Hubby and friend unload half of the trailer here, and half on friend’s garden! Meanwhile, I have started turning the soil in some beds in preparation for this lovely amendment. Thankfully, we still own a small Bob Cat loader that can fit between our garden boxes, so after 2 hand shoveled wheelbarrows and one hurting Mama, Hubby comes to the rescue….YAY!!! I could have gotten the Bob Cat myself, but he is a much better operator than I, so I was pleased.
He also has been working on the ‘list’ of spring chores, and has completed my ‘step beds’ within the terraced beds, and one of the trellises. As I write, he is working on the other trellis…..no, you can’t marry him….he’s mine!
So why manure? And what are the pitfalls?

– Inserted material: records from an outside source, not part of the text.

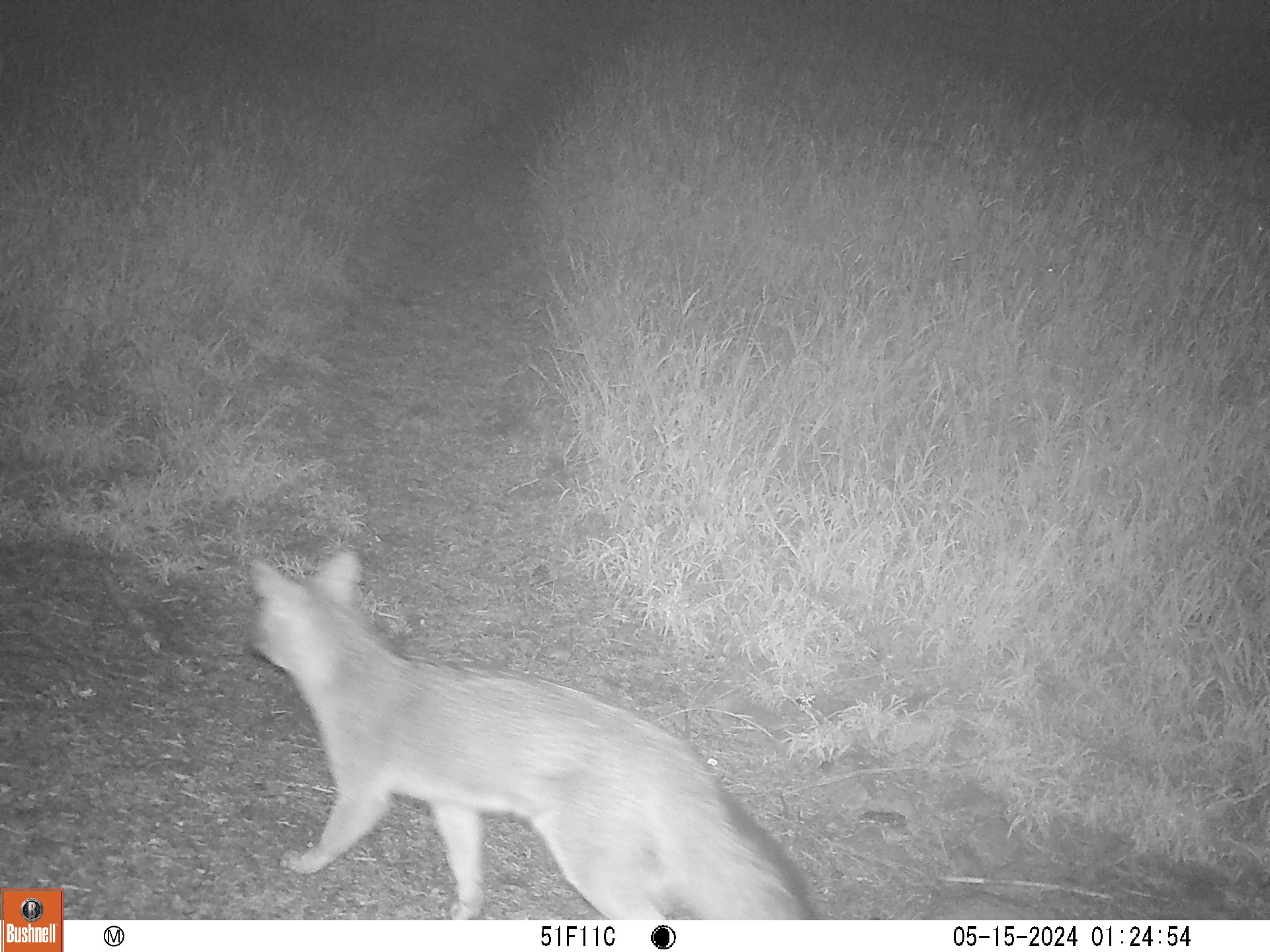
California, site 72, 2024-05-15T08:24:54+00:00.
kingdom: Animalia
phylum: Chordata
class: Mammalia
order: Carnivora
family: Canidae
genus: Urocyon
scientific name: Urocyon cinereoargenteus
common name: gray fox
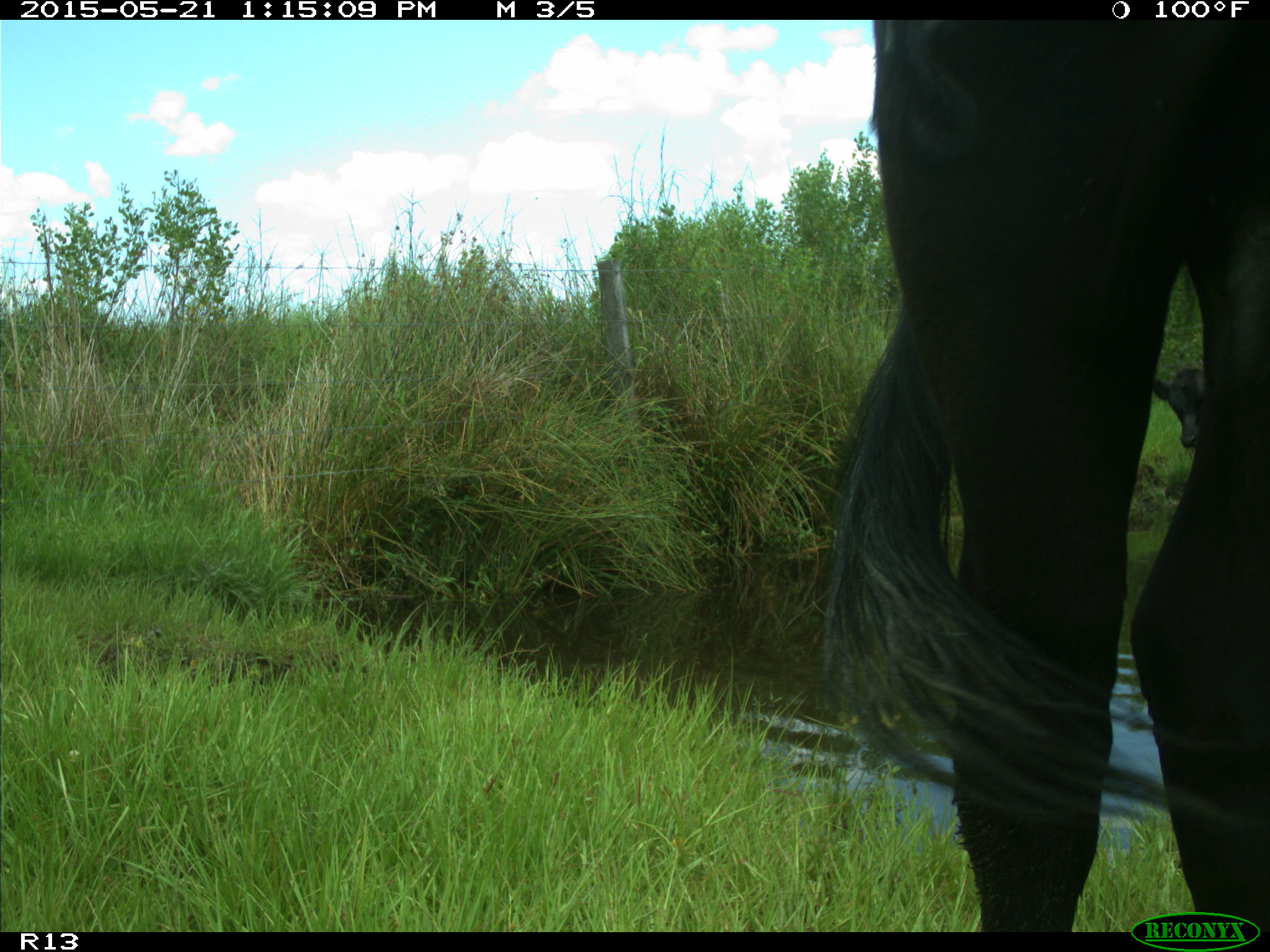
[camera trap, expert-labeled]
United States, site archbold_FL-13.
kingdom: Animalia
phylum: Chordata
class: Mammalia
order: Artiodactyla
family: Bovidae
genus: Bos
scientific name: Bos taurus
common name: domestic cow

First of all, garden soil is the basis of good gardening, as we all know. Soil is composed of mineral (clay/silt/sand), organic matter, air and water. Most soils are about 50% matter and 50% pore space, which is where the air and/or the water reside. Organic matter is the decomposed remains of plants, animals and micro-organisms. It acts as a temporary storehouse for nutrients that the plants require, such as nitrogen, phosphorus, etc. The little micro-organisms within the soil aid in breaking down the organic matter and releasing the nutrients for plant uptake.
Another function of organic matter is improving the soil structure, as it aids in holding together sand/silt/clay particles, and also creates necessary pore space, and good tilth. This is true of any organic matter, such as household compost, or purchased compost/manure. Ensuring good soil health will ensure good plant health.
There are, of course pitfalls to utilizing manure from a farm. Often, purchased manure has been heated to kill weed seeds, making it less likely to provide that extra work following application. When purchasing, it’s a good idea to see if the product tells you the ratio of manure/compost to soil, as many purchased amendments are not 100% organic matter….manure from the farm is USUALLY full of weed seeds. Why? Because cows eat plants, plants have seeds, seeds don’t necessarily break down in the gut, in fact some need to be consumed by an animal and released out to make them viable (true story!). Also, piles of manure sit in nature, where the wind blows, and the seeds fly, and…..so, literally, we take our chances with this stuff, and we know we will have to weed.
I like to get manure from a farm that I know the farming practices of: do they use
hormones with their cattle, what type of feed is given, and from what source? How much pesticide is used in their cropping (if any), and what type? Are they careful with managing weeds and quack grass (my fav!!) around the farm yard…..you may not be able to get these answers, but they are good to know.
A different pitfall of using farm manure may is it’s age. It needs to be well rotted/composted manure. 2 things happen if this is not the case: it can burn plants because it is too strong, and/or it can capture and trap the available nitrogen in the soil, because organic matter needs nitrogen to break down, thus creating a nitrogen deficiency in plants.
Also, it is necessary to take care when applying, and to blend the manure well with the soil….the idea is to plant in amended soil…not in manure. Generally, it is safe to add up to 3 to 4 inches of well rotted manure or compost to a bed, and work it into the soil.
All in all, using organic matter is a benefit. Follow common sense practices, making sure anything ‘looks’ like soil, not like the original product, and be prepared to follow up with a bit of weeding, but it is definitely worth the effort!